The report said the North Korean leader, “climbed the observation post to observe the new tactical guided weapons firing test plan and gave directions.”
It added that the test, which was “conducted by various firing method on each different targets, had perfectly proved the design specifications of this tactical guided weapon which is evaluated to be superior due to its special flight guidance method and powerful warheads.”
Pyongyang last conducted a “tactical” weapons test in November 2018. A South Korean government source with military knowledge told CNN that weapon was likely a piece of long-range artillery “likely to be a multiple rocket launcher.” At the time, South Korean Unification Ministry deputy spokeswoman Lee Eu-gene downplayed the significance of the 2018 event, saying Kim had been continuing his inspections in the military sector “intermittently.”
United States Special Representative for North Korea Stephen Biegun has also dismissed the significance of Pyongyang’s non-nuclear or ballistic missile tests.

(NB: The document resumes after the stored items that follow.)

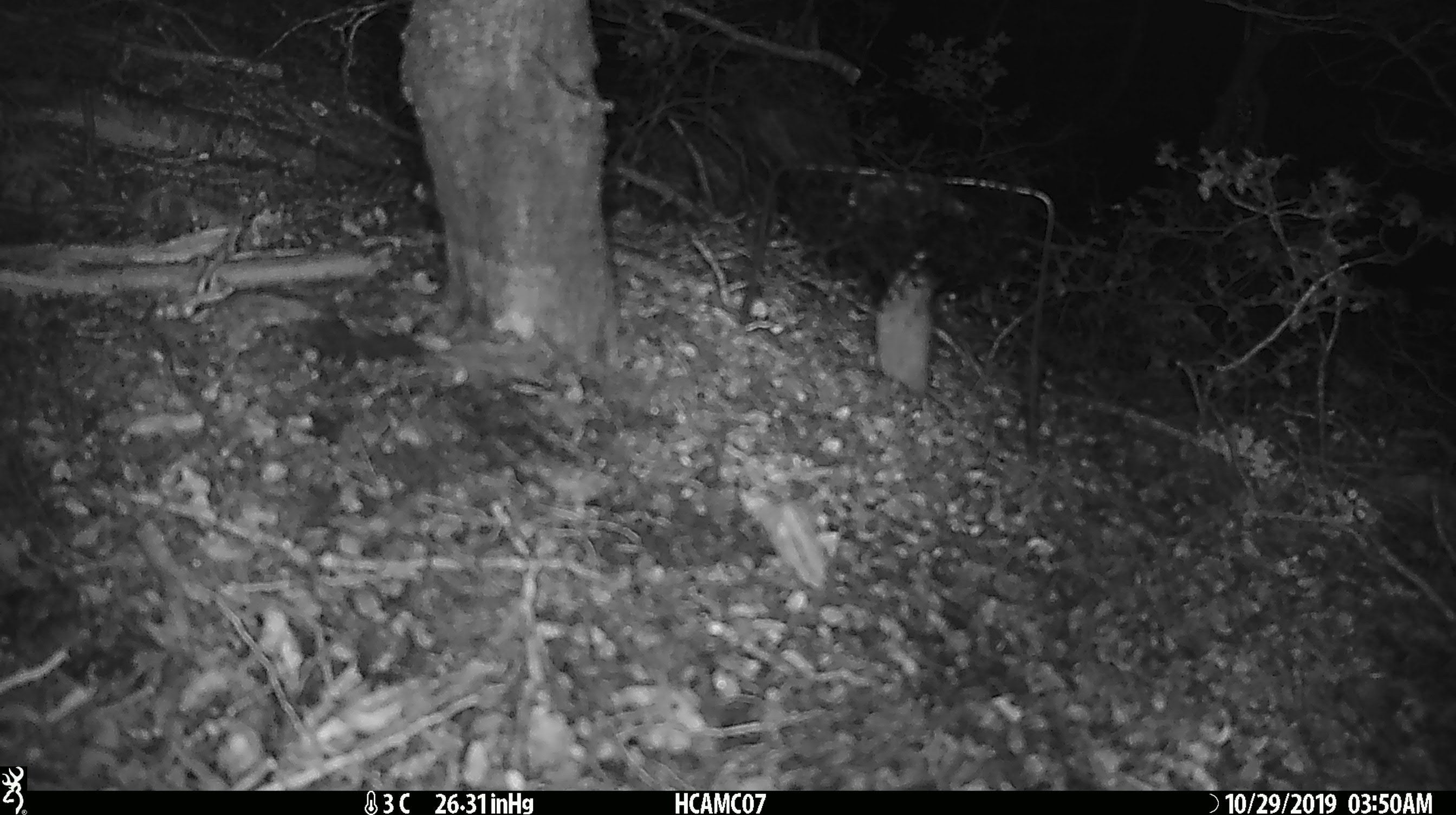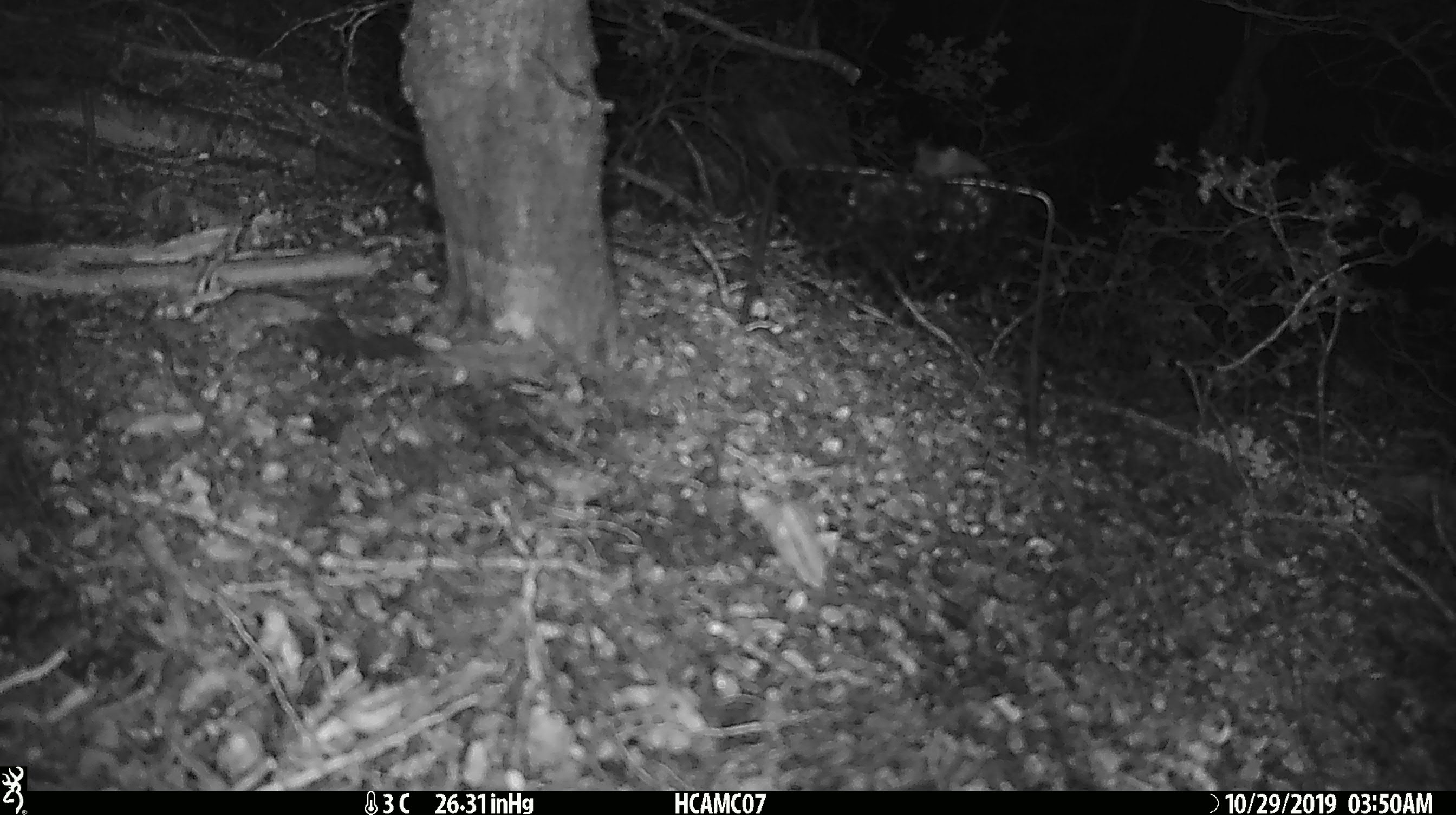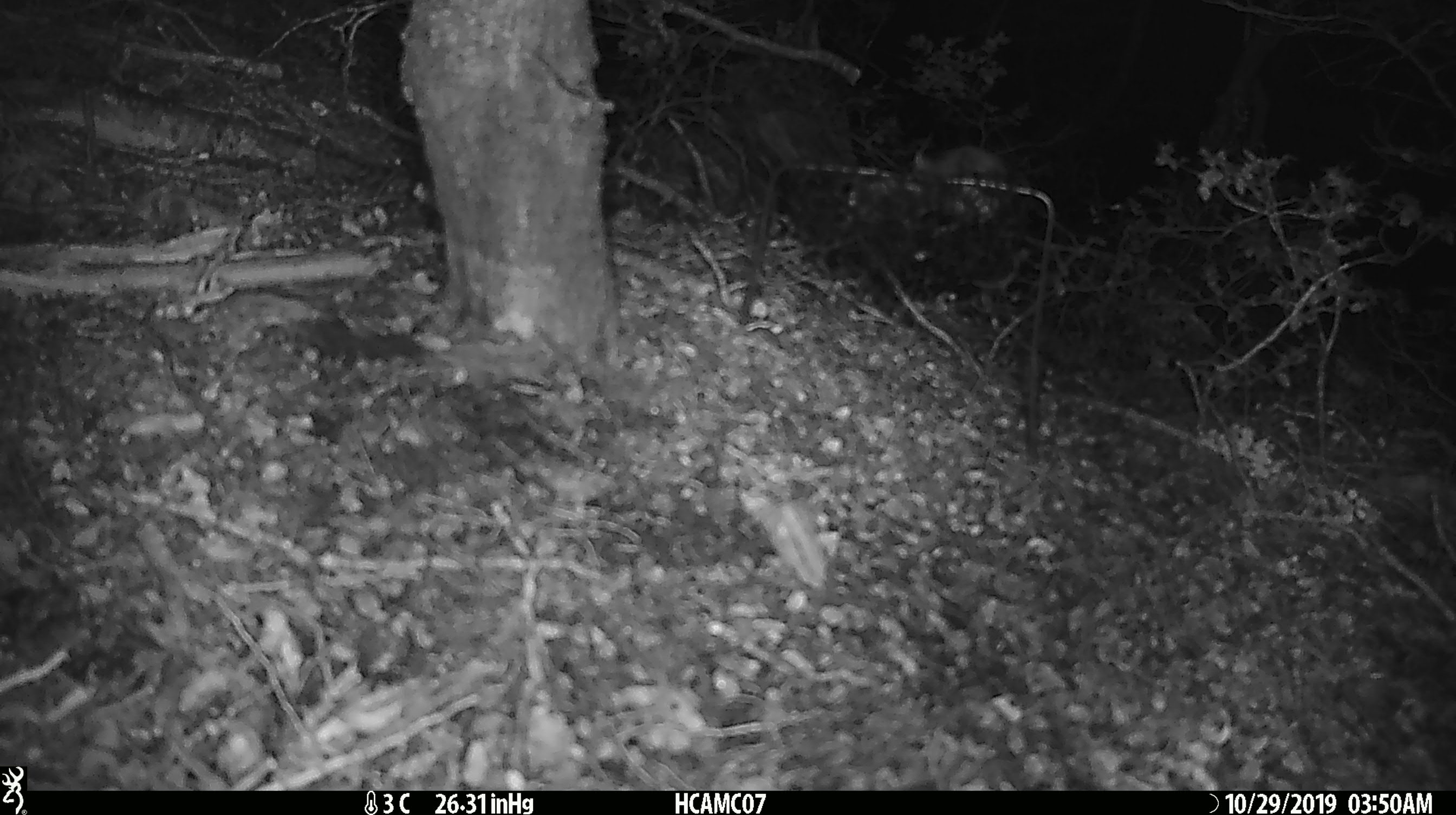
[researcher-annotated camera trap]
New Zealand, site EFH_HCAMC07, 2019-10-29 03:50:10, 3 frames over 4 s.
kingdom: Animalia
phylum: Chordata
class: Mammalia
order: Rodentia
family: Muridae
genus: Mus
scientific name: Mus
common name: mouse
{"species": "mouse (Mus)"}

Speaking at the 2019 Carnegie International Nuclear Policy Conference in March, he denied that the November test was “a provocation” directed at the United States.
“Here we are, probably four, five months later. I don’t think there’s an expert alive who can even tell me what they tested or if they tested anything.

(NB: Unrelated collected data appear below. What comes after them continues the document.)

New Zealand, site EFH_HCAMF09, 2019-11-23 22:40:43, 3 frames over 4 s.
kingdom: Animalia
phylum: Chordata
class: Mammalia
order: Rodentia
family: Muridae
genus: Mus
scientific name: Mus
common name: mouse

“All they released was a picture of Chairman Kim Jong Un standing on a beach … surrounded by men in uniform, holding notepads, writing notes.”
Vipin Narang, an associate professor of political science at the Massachusetts Institute of Technology who studies nuclear proliferation, said the weapon likely differs from the long-range missiles the North Korean regime has tested in the past few years.
“We don’t know what it is but if it’s another ‘tactical system’ like an MRLS (Multiple Launch Rocket System) or a coastal defense system, or air defense, it would seem to be consistent with Kim potentially reminding both the US and (South Korea) — in a calibrated way — where things could go, if the US especially doesn’t moderate its negotiating position.
“With rebuilding Sohae, continued activity at ballistic missile facilities and Yongbyon, and this, Kim seems to be suggesting ‘I’ve loaded my gun, but I am not going to fire … just yet,'” he said, referring to key testing facilities in North Korea.
The test comes amid an apparent effort by the United States to re-engage high stakes nuclear talks with North Korea after a failed Hanoi summit earlier this year between Kim and U.S. President Donald Trump.
This week, Biegun is headed to Moscow amid rumors in South Korean media that Kim Jong Un is planning to meet Russian President Vladimir Putin soon.
In February, Trump and Kim left the Vietnamese capital without a deal, in part due to disagreements over trading sanctions relief for North Korea scaling back its nuclear program.
The February summit, the second since the two leaders met in Singapore last June, was expected to build upon their agreement to “work toward complete denuclearization of the Korean Peninsula.”
Nuclear talks with Pyongyang have seemingly been stuck in neutral since the abrupt end to a summit.